• EXTRAIT PRÉSENTÉ:
Samedi 13 mars. — Programme varié, encadré par deux magnifiques exécutions, sous la direction de M. Paul Paray, de l’Ouverture d’Iphigénie en Aulide de Gluck et de la Symphonie en ré mineur de César Franck.

M. Albert-Lévêque, qui possède, dans l’interprétation des œuvres de Bach, une maîtrise incomparable, exécuta au piano le Concerto en fa majeur pour clavecin et deux flûtes, avec accompagnement d’orchestre. MM. Blanquart et Beuchat étaient ses prestigieux partenaires. Ces trois superbes artistes témoignèrent d’une solidité d’interprétation, d’une justesse et d’une ampleur de style qui leur valurent un succès triomphal, lequel se renouvela, pour les mêmes raisons, lorsque M. Albert-Lévêque se fit ensuite entendre seul dans Prélude et Fugue en fa majeur, extrait du premier livre du Clavecin bien tempéré, auquel l’enthousiasme du public l’obligea à ajouter Prélude et Fugue en ut dièse mineur et Prélude en si bémol.

Accueil chaleureux pour Marine, poème symphonique de M. Bondeville, inspiré par le texte d’Arthur Rimbaud et exécuté il y a trois ans aux Concerts-Lamoureux. C’est une œuvre évocatrice, bien construite, avec son motif initial confié à la trompette qui se dégage d’un fond de houle et qui, après un développement thématique et rythmique fougueux, parfois un peu confus, est repris avec éclat en valeurs augmentées. L’effet est très heureux.

Le programme était complété par l’exquise Suite de Gabriel Fauré sur Pelléas et Mélisande, et, en première audition, la Pastorale d’Henri Busser pour clarinette et petit orchestre. C’est une pièce d’un bien joli caractère, appropriée aux ressources de l’instrument solo, qu’elle met en valeur avec une habileté consommée, et où brillèrent la sonorité splendide et l’extraordinaire virtuosité de M. Louis Cahuzac. Succès éclatant et mérité.

• DONNÉES FOURNIES:

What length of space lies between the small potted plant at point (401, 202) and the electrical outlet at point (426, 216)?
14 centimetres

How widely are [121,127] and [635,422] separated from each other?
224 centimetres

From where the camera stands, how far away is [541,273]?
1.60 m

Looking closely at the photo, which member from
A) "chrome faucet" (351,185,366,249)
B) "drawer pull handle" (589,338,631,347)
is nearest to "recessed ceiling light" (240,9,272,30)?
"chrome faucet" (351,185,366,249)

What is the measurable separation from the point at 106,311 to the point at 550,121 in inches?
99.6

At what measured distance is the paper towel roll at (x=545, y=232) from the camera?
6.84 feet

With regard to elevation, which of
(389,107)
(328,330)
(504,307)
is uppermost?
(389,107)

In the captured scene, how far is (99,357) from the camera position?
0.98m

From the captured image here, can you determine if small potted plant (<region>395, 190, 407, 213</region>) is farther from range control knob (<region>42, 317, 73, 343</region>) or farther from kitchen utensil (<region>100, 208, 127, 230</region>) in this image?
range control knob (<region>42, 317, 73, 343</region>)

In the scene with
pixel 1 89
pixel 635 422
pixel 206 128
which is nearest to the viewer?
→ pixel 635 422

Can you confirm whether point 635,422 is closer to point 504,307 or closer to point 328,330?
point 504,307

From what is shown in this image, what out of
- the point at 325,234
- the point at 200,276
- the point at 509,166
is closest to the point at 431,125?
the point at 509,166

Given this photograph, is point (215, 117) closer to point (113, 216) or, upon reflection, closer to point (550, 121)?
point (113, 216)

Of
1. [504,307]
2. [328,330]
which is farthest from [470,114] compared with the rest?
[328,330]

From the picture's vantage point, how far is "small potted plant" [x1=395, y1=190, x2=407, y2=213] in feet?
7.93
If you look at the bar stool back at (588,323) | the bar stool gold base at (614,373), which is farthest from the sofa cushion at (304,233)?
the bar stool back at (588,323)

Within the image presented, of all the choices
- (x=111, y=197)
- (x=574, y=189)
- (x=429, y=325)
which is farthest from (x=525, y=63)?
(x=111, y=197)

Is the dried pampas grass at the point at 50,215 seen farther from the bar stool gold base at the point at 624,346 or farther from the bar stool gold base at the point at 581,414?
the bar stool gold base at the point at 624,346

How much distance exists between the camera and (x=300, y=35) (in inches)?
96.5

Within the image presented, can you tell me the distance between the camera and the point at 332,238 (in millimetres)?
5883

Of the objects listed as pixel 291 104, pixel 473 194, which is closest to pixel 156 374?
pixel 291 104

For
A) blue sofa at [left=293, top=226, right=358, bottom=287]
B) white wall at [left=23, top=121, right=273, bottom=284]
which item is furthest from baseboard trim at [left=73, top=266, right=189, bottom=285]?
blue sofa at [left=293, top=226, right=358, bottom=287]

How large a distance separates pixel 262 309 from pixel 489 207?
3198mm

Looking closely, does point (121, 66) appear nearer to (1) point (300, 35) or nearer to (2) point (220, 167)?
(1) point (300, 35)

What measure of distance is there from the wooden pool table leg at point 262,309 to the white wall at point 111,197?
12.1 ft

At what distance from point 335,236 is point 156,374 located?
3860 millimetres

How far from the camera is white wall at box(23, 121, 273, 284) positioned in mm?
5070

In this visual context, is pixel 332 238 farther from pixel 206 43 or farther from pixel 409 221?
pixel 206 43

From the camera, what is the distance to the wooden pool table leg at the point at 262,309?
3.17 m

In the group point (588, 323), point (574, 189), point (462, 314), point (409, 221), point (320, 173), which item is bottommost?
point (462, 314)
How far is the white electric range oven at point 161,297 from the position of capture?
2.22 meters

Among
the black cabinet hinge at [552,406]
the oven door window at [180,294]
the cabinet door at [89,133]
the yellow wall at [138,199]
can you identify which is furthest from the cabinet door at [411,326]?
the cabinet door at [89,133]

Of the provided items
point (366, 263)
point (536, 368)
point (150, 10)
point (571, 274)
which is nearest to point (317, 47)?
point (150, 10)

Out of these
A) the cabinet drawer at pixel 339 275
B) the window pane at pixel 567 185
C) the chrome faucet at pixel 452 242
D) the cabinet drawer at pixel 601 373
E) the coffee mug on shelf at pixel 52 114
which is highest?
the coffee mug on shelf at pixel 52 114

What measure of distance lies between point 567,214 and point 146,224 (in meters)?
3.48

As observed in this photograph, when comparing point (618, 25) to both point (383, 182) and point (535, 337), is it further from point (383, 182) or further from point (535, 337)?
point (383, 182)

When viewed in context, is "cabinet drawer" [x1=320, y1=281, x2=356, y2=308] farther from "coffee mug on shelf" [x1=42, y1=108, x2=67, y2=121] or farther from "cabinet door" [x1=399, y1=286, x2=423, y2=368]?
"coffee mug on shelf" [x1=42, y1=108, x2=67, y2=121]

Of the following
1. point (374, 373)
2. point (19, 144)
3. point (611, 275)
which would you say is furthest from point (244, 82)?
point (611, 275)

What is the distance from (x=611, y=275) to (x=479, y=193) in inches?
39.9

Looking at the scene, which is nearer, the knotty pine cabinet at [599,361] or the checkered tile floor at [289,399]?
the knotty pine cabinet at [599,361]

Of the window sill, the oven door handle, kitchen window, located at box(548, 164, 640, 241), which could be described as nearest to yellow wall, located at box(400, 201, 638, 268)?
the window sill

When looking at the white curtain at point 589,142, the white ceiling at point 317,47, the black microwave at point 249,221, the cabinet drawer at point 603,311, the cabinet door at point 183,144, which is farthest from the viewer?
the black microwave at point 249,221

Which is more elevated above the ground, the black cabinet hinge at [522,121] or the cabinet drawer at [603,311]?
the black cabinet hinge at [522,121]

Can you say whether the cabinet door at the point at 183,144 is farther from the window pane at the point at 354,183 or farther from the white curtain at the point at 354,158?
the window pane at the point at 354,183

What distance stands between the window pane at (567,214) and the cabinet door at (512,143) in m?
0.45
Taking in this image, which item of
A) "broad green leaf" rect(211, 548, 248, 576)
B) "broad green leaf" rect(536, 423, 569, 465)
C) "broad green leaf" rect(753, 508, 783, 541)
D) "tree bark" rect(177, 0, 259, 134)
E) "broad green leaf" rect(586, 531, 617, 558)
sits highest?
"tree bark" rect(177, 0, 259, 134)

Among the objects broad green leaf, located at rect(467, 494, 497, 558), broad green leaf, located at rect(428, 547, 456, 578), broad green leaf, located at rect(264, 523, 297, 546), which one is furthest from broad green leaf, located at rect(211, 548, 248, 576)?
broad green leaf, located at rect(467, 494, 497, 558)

• ENSEMBLE DES CONSIGNES:
a) Extrayez telles quelles, dans les lignes de données, toutes celles qui vont de la ligne contenant « Which is more » jusqu'à la dernière de ces données, les deux bornes comprises.
b) Rédigez, s'il vous plaît, la suite du compte rendu de concert en reprenant après sa dernière phrase.
Le compte rendu de concert et les lignes de données proviennent de sources distinctes.

• RÉSULTATS DÉFINITIFS:
a)
Which is more elevated above the ground, the black cabinet hinge at [522,121] or the cabinet drawer at [603,311]?
the black cabinet hinge at [522,121]

Can you say whether the cabinet door at the point at 183,144 is farther from the window pane at the point at 354,183 or farther from the white curtain at the point at 354,158?
the window pane at the point at 354,183

What distance stands between the window pane at (567,214) and the cabinet door at (512,143) in m?
0.45
Taking in this image, which item of
A) "broad green leaf" rect(211, 548, 248, 576)
B) "broad green leaf" rect(536, 423, 569, 465)
C) "broad green leaf" rect(753, 508, 783, 541)
D) "tree bark" rect(177, 0, 259, 134)
E) "broad green leaf" rect(586, 531, 617, 558)
sits highest?
"tree bark" rect(177, 0, 259, 134)

Among the objects broad green leaf, located at rect(467, 494, 497, 558), broad green leaf, located at rect(428, 547, 456, 578), broad green leaf, located at rect(264, 523, 297, 546), which one is furthest from broad green leaf, located at rect(211, 548, 248, 576)?
broad green leaf, located at rect(467, 494, 497, 558)

b)
P. B.

Dimanche 14 mars. — Mlle Almona chanta l’air de la Messagère de l’Orfeo de Monteverdi et l’air de la Clémence de Titus de Mozart. Elle possède une voix de contralto particulièrement vibrante et sonore, au registre étendu, quoique les notes les plus graves manquent un peu de pureté. Elle paraît faite davantage pour la scène que pour le concert, tant elle témoigne de vaillance et de vigueur. Peut-être pêche-t-elle par l’excès de placidité. Le récit de la Messagère est d’une intensité tragique dans sa simplicité qui ne souffre pas l’indifférence, même de la part d’un bel organe. Mlle Almona fut plus à l’aise dans Mozart, où il lui fut facile de faire valoir une virtuosité éprouvée.

M. Roland Charmy, qui interpréta la Symphonie espagnole de Lalo, est un artiste dans toute la vigueur et le sens musical de sa maturité. Rares sont les solistes qui donnent comme lui cette impression de constant équilibre, de nerfs d’acier dominant un tempérament fort. Et c’est son mérite et son secret aussi de faire accepter sous son archet maintes phrases vulgaires dont la longue pièce de Lalo est semée.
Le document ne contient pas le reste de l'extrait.